SKF's third-quarter automotive division results beat our expectations on revenue and profitability, making a strong comeback from the second quarter, which was severely impaired by coronavirus-related restrictions. Third-quarter automotive demand increased particularly from trucks in Asia and light vehicles in North America, increasing utilization rates and partially reversing losses that the company booked in the division in the second quarter. The automotive revenue was down just under 1%, a positive result when considering divisional revenue was down 20% in the first nine months. The margin for automotive recovered quickly going from negative 19% in the second quarter to 5.5% in the third quarter. Outside automotive, demand from wind customers and in particular China was robust. However, general industry globally remains weak and the industrial division was more in line with our expectations. The industrial division's organic revenue was down 7% and the EBIT margin up 190 basis points year over year.
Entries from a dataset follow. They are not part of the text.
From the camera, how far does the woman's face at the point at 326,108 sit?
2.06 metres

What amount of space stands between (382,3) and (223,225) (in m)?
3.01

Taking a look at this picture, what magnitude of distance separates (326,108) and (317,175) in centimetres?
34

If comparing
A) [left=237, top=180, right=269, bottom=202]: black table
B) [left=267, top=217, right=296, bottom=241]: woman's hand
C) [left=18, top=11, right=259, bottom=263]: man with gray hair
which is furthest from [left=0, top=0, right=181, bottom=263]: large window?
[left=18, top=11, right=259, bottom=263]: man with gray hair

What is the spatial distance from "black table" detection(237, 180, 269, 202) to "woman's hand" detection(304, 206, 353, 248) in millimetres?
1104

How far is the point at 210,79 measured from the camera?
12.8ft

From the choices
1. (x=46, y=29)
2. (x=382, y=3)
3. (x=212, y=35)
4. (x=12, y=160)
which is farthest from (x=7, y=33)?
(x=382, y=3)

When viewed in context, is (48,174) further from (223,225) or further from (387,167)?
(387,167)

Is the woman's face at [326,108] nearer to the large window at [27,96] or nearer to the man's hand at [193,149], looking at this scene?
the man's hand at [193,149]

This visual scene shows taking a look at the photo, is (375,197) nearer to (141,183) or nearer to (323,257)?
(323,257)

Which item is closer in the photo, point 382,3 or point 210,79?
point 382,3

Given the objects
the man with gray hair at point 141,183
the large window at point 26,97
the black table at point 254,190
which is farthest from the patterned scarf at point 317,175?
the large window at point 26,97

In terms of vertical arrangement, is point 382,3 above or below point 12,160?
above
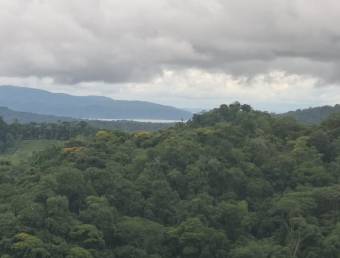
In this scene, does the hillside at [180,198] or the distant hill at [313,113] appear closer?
the hillside at [180,198]

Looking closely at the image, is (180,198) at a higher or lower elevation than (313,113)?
lower

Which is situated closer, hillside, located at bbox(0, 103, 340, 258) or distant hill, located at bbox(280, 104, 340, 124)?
hillside, located at bbox(0, 103, 340, 258)

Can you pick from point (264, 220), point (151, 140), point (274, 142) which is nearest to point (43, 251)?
point (264, 220)

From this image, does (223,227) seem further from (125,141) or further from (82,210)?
(125,141)

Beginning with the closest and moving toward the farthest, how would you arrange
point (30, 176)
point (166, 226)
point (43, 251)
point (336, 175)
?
point (43, 251)
point (166, 226)
point (30, 176)
point (336, 175)

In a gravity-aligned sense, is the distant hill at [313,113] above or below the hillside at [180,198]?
above

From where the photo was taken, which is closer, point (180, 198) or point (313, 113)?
point (180, 198)

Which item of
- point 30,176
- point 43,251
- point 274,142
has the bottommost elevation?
point 43,251

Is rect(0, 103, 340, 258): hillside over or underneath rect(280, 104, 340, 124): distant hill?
underneath
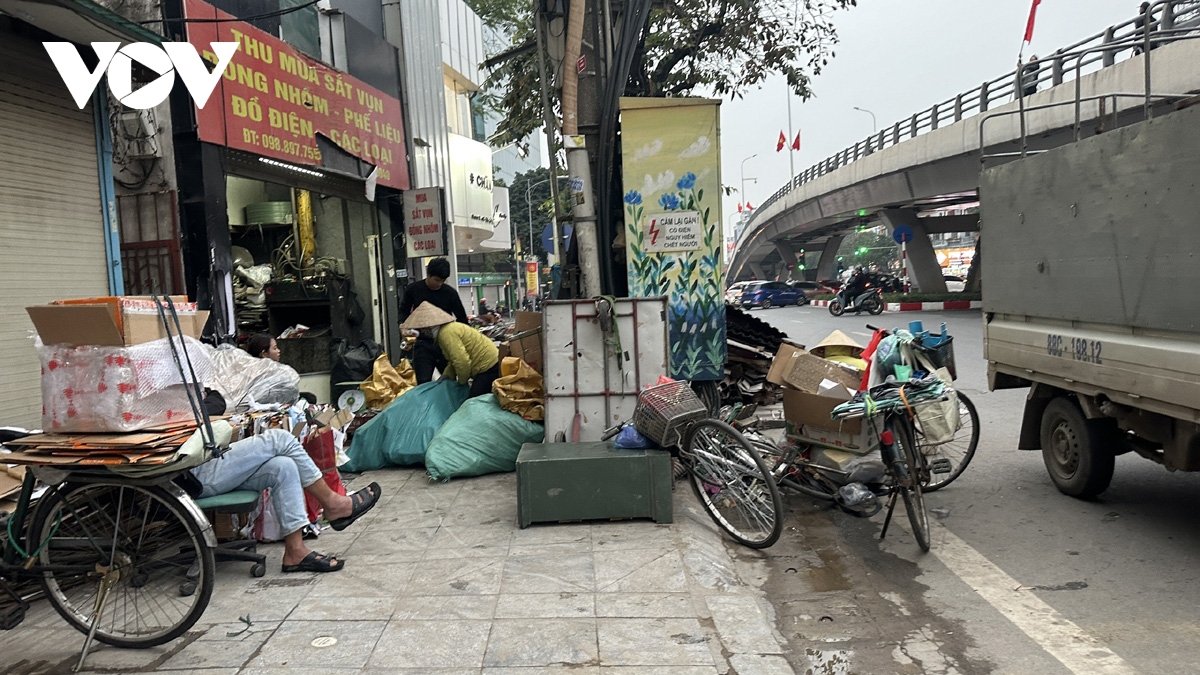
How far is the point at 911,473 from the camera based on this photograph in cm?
441

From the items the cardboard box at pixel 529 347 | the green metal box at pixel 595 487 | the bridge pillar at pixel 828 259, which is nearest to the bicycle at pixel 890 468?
the green metal box at pixel 595 487

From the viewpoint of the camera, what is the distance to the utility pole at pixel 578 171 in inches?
264

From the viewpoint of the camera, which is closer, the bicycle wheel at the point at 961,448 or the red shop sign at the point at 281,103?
the bicycle wheel at the point at 961,448

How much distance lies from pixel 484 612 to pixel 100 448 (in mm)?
1758

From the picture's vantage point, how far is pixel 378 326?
11.6 m

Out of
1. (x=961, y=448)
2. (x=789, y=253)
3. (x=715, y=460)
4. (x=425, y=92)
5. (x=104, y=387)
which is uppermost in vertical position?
(x=425, y=92)

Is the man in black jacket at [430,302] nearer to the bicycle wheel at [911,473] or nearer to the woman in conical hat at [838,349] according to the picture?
the woman in conical hat at [838,349]

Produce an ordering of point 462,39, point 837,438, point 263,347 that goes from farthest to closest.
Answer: point 462,39
point 263,347
point 837,438

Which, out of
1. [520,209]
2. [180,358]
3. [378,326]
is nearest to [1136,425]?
[180,358]

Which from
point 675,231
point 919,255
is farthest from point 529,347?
point 919,255

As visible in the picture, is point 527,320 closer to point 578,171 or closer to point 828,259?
point 578,171

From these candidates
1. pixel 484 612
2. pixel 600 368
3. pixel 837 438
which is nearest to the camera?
pixel 484 612

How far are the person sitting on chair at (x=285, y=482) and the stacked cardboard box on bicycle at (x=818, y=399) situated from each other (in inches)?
114

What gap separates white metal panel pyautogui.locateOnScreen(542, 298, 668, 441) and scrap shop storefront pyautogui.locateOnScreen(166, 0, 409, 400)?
3505 mm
We have made minor changes to our near-term forecasts and are maintaining our SEK 175 fair value estimate and narrow moat rating. Shares look fairly valued.
Stock Analyst Note

Not surprisingly, narrow-moat SKF's automotive division revenue and profits were hit by the coronavirus-related slowdown in the second quarter. The industrial division saw relatively less weakness. SKF's end markets are geared toward short-cycle swings in demand, with business proving resilient over time. Impressively, the company continues to invest in its business, where it sees the need for expanded capacity, namely in China. We maintain our SEK 175 fair value estimate, against which, the shares are fairly valued.